Fwd: Day 3: out of sight of land

S/Y Cherish
Peter Gray
Fri 2 Dec 2016 18:10



Most of the crew report vivid dreams, trying to make sense of our cacooned little world and the strange bangs and thumps. It takes time to know our way round the boat and where the nearest hand hold is to counter the pitches and rolls. We pick up bruises as we rock around and it is exhausting. We all sleep much of the time off watch as we come to terms with the constant deep muscle adjustment that our bodies make to keep upright. Making a cup of tea can take half an hour; one hand for the boat, one to steady self. Sven fitted a set of fiddles or fids on the oven  hob which hold the pans stable. The cooker itself swings on a hinge so that it stays upright with the swing of the boat. The strange thing is the ocean doesn’t seem that big. We can only ever see to the horizon where the sky curves down to meet the sea so we exist in a dome. One dome follows on from the last like moving across a giant sheet of  bubble wrap.
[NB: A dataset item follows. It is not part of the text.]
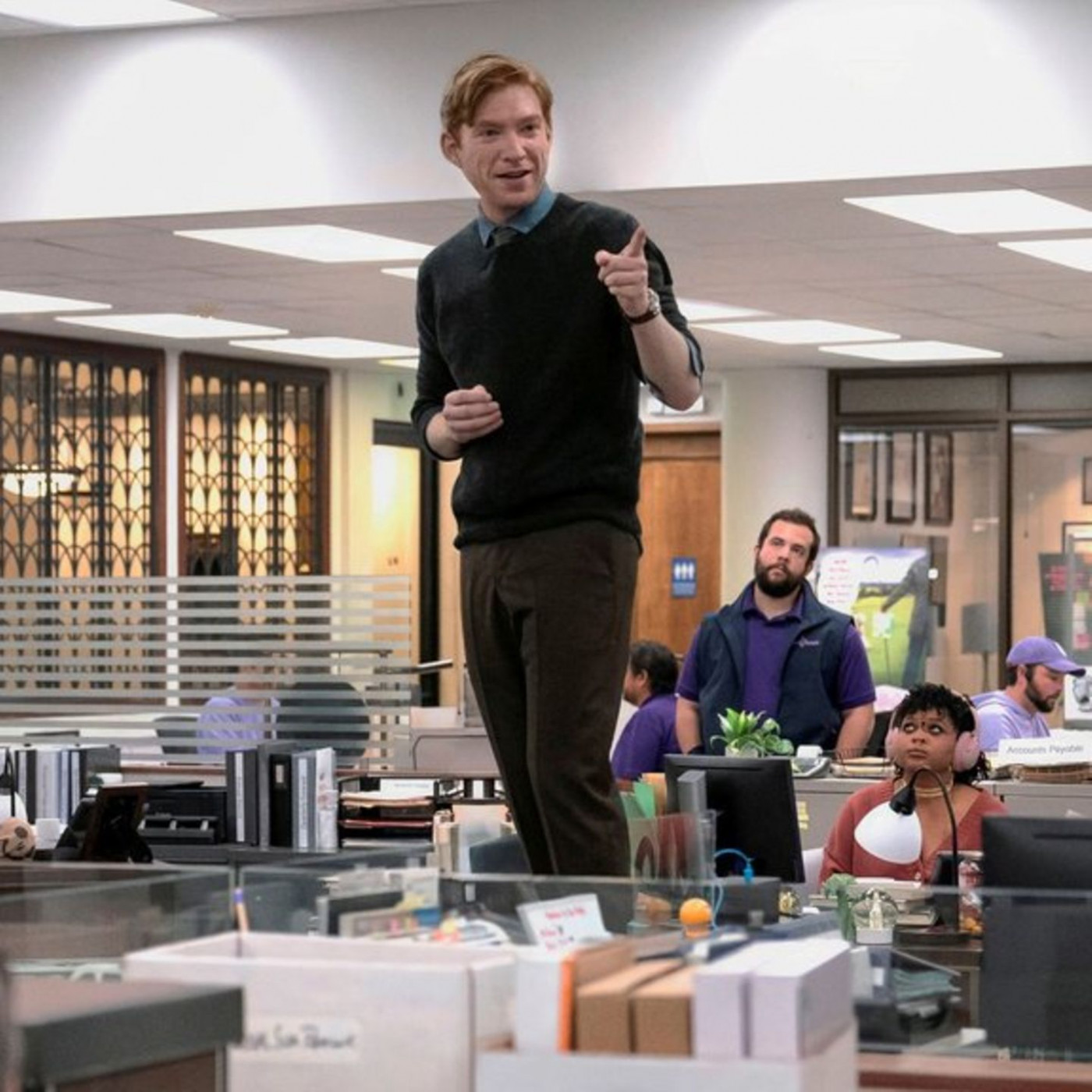 Darum geht es im "The Office"-Ableger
Doing well - no engine (other than to charge batteries and make water) so far and nearly 400 nautical miles (440 land miles) covered since departure. A word on electricity and water: we carry 4 big batteries (domestic batteries - there is a separate battery to start the engine)  to provide power for lights, radio, navigation instruments etc. Although we have solar panels, these will only just keep pace with demand during the day, so after a day or at most two, we need to charge up the domestic batteries every day or two. Ordinarily, we would use the generator, but this - as previously mentioned - is broken,so we have to use the main engine. The portable generator on the foredeck is for the nightmare scenario where the main engine fails.

As regards water, we are carrying 840 litres (nearly a tonne!) or fresh water in two tanks, plus emergency drinking water is 5 litre bottles. We could do the whole trip with this lot,but we would get pretty smelly, even with sea showers (a fresh water shower where you only use about two litres, instead of the 50 or so you might use at home). So we have a machine that converts sea water into drinkable but not very tasty fresh water. This requires a lot of power, though. So the plan is to gradually run down the tank water whilst reducing  the rate we use by making water, so that people can shower not too infrequently.